--- start Article ---

# Left hand drive GTRs?



## ESC (Feb 10, 2005)

Hi, I'm new to this forum and while I tried to quickly check if something such has been discussed already I haven't found anything. 

I've been interested in a Skyline GTR since I started studying in the UK but living outside of it (Continent) has made actually owning one something of a between far and remote possibility. 

I was very surprised yesterday when I found a Swiss car dealer who could get examples and who on their website claims that they are left hand drive.  

Now does anyone know of any conversions (or have there been some normally produced) of the R34? They supposedly offer the R33 and R32 as well but there is too little info on their site.


----------



## Perra (Jan 6, 2002)

--- end Article ---

**What to work on**:
**A)** List every Skyline model code starting with "R" that the thread on left-hand-drive GTRs mentions.
**B)** Continue the thread on left-hand-drive GTRs from where it stops.
The material that comes after this thread on left-hand-drive GTRs is not needed for any task.

--- start Available data ---

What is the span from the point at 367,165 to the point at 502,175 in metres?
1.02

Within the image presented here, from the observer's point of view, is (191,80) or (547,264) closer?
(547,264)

--- end Available data ---

**Results of the exercise**:
**A)** R34, R33, R32

**B)**
IMHO there´s only one R34 LHD conversion worthy the name. (Haven´t seen BBD´s yet  ) That´s Manuel´s, which was done in the US and then shipped to the Philipines where he lives. You can see pics of Manuel´s car on his website:

www.turboawd.com.ph
His nick on this forum is TurboAWD.

BBD on this forum also have a LHD R34. It´s been converted in Dubai IIRC.
LHD R34´s are extremely unusual in Europe as they are not common to begin with outside the UK. There´s only a handful of R34´s in Germany and we´re 2 that´s got them registered in Sweden. All RHD.

Hope this helps. Try to use the searchfunction and you´ll find that this topic has been covered several times before.

/P


----------



## ESC (Feb 10, 2005)

*Left Hand Drive*

So you'd recommend to steer clear of the left hand drive conversions then? 

I'm still waiting for their reply to my queries, and hoping I can test drive one during the next couple of weeks. Going to be my first drive in a Skyline 

The one they advertise seems to have around 450hp, which I imagine is something the engine can take well?


----------



## Perra (Jan 6, 2002)

Yes, I do. I´ve heard horrorstorys about the conversions made in the Middle East. (I´m not saying that all done there is crap, but some are.) Try to find out where the conversion was made and what parts they used.

450hp is no problem as long as the mapping of the engine is done right.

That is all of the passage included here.